Texte extrait.
□ □ □

Publié le 24 Octobre 2020
Il pleure dans mon cœur comme il pleut sur la ville, qui a dit ça ? Aucune importance, ce soir il neige et mon cœur bat guillerettement, pourvu que ça dure, dormez braves gens !
Le ciel noir a pris son rhume en grippe, son nez coule à gros flocons.
Demain le magnifique sapin de Noël érigé sur la place du marché sera couvert d’un épais manteau blanc. Si le maire vert ne l’a pas tronçonné au sortir de la messe de minuit.,
Demain je ferai un bonhomme de neige, un grand, avec un chapeau pointu, un balai de branchettes dans les bras, une grosse carotte Nantaise améliorée comme nez. Si le soleil brille je le chausserai d’une paire de lunettes noires Vuarnet racing large.
Mais c’est quoi, ça ! M’interpelle une femme bien boulotte. Mais pourquoi un mâle, blanc et hétérosexuel ma chérie ? Ignores-tu donc que la femme est l’égale de l’homme si ce n’est plus ! Zut une féministe ! Plus de quoi ? Sexiste.

□ □ □

Bloc de données.
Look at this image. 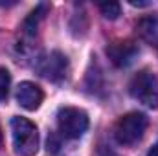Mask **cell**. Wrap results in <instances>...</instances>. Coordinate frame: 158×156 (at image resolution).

□ □ □

Consignes.
1) D'après le texte extrait, quelles lunettes sont prévues pour le bonhomme de neige si le soleil brille ?
2) Reprenez à l'identique le passage du texte extrait qui commence aux mots « Demain le magnifique » et se termine après les mots « Vuarnet racing large. ».
Les données n'ont aucun lien avec le texte extrait.

Réponses.
1) Une paire de lunettes noires Vuarnet racing large.

2)
Demain le magnifique sapin de Noël érigé sur la place du marché sera couvert d’un épais manteau blanc. Si le maire vert ne l’a pas tronçonné au sortir de la messe de minuit.,
Demain je ferai un bonhomme de neige, un grand, avec un chapeau pointu, un balai de branchettes dans les bras, une grosse carotte Nantaise améliorée comme nez. Si le soleil brille je le chausserai d’une paire de lunettes noires Vuarnet racing large.